TEXT PROVIDED:
__________

U.S. troops are also a target. But Pentagon officials have acknowledged only one instance in which troops have ventured outside the wire to shepherd a group of 169 people inside the airport.

What is ISIS-K?

The K stands for Khorasan, the Islamic State in Iraq and Syria's affiliate in Pakistan and Afghanistan, where U.S.-led forces have fought Taliban and

al-Qaida militants since 2001. U.S. officials have grown alarmed in recent years about the group's growing strength, savagery and intent on attacking Western targets.

ISIS-K considers the Taliban, noted for its brutality, to be insufficiently devout in its adherence to Islam. The two militant groups engage in regular attacks on each other, a senior U.S. intelligence official told USA TODAY in 2019.

Of particular concern for military planners is the group's focus on launching attacks in Kabul. It mounted six major attacks in the Afghan capital in 2016, 18 attacks in 2017 and 24 in 2018, the official said. Its attacks have continued to intensify.

__________

Spatial grounding data:

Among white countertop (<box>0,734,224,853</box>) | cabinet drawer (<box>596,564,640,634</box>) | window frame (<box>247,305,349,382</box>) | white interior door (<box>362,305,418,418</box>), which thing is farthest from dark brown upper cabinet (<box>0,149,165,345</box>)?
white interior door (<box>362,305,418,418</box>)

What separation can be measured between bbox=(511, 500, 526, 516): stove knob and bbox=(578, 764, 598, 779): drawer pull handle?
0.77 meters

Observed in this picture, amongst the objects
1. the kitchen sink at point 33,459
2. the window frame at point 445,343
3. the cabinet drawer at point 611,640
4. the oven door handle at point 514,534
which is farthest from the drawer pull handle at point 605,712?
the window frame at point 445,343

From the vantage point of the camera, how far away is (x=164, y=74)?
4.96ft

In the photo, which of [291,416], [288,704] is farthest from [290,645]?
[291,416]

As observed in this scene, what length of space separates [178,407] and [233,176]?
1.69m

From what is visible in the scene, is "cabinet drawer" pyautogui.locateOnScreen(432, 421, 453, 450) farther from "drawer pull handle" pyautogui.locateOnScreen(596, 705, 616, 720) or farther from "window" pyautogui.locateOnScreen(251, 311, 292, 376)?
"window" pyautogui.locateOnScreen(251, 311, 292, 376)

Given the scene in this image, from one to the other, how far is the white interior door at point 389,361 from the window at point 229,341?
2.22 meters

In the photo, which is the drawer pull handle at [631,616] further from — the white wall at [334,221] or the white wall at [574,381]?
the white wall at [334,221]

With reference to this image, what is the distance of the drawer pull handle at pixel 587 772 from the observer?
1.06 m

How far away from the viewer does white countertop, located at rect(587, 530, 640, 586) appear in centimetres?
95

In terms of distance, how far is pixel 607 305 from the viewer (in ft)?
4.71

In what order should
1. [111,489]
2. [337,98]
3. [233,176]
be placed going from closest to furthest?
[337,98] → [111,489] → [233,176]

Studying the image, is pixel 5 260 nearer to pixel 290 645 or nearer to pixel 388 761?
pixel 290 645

__________

ACTIVITY: Quote the passage on ISIS-K in full, word for word. The entries are separate material, unrelated to the passage on ISIS-K.

SOLUTION TO THIS EXERCISE:
U.S. troops are also a target. But Pentagon officials have acknowledged only one instance in which troops have ventured outside the wire to shepherd a group of 169 people inside the airport.

What is ISIS-K?

The K stands for Khorasan, the Islamic State in Iraq and Syria's affiliate in Pakistan and Afghanistan, where U.S.-led forces have fought Taliban and

al-Qaida militants since 2001. U.S. officials have grown alarmed in recent years about the group's growing strength, savagery and intent on attacking Western targets.

ISIS-K considers the Taliban, noted for its brutality, to be insufficiently devout in its adherence to Islam. The two militant groups engage in regular attacks on each other, a senior U.S. intelligence official told USA TODAY in 2019.

Of particular concern for military planners is the group's focus on launching attacks in Kabul. It mounted six major attacks in the Afghan capital in 2016, 18 attacks in 2017 and 24 in 2018, the official said. Its attacks have continued to intensify.